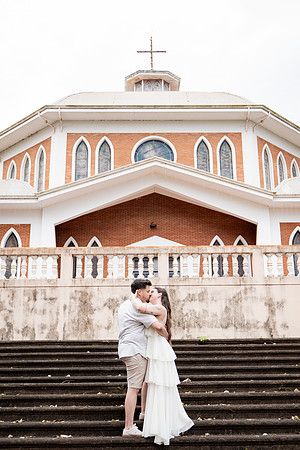0061 - Mirela e Lucas - Pré-Wedding - DF7_7239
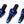 Load image into Gallery viewer, SpeedFactory Racing Honda / Acura Titanium K Series Exhaust Manifold Stud Kits
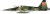 Italeri - F-5A Freedom Fighter Jagerfly - 1 72 - 1441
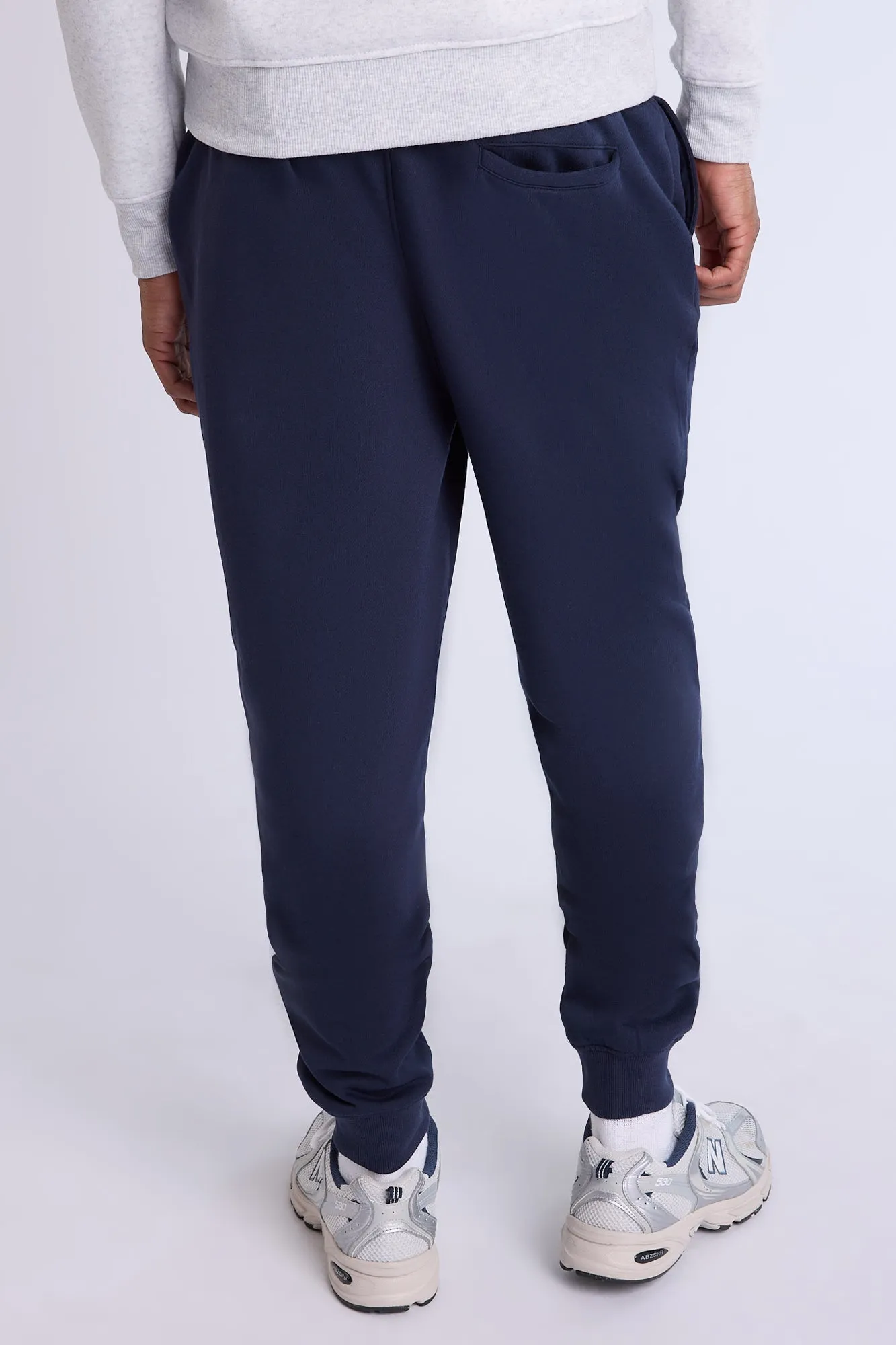 Jogger en molleton Arsenic homme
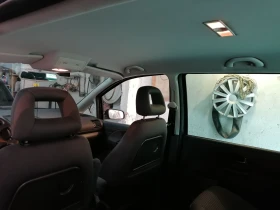 Seat Alhambra, снимка 10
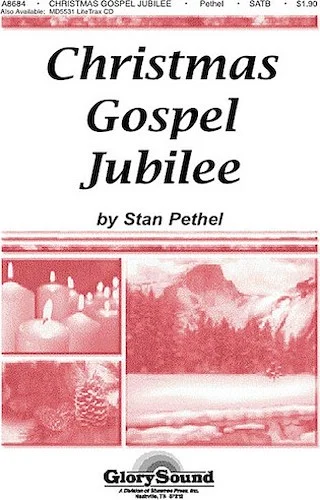 Christmas Gospel Jubilee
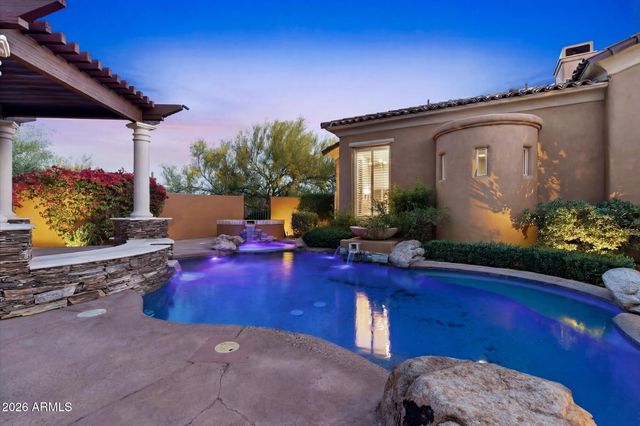 9290 E Thompson Peak Parkway 134, Scottsdale, AZ 85255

__What you will do__. Write out all of the lines above without changing a single character, and leave the pictures out.

__Response to this task__.
0061 - Mirela e Lucas - Pré-Wedding - DF7_7239
 Load image into Gallery viewer, SpeedFactory Racing Honda / Acura Titanium K Series Exhaust Manifold Stud Kits
 Italeri - F-5A Freedom Fighter Jagerfly - 1 72 - 1441
 Jogger en molleton Arsenic homme
 Seat Alhambra, снимка 10
 Christmas Gospel Jubilee
 9290 E Thompson Peak Parkway 134, Scottsdale, AZ 85255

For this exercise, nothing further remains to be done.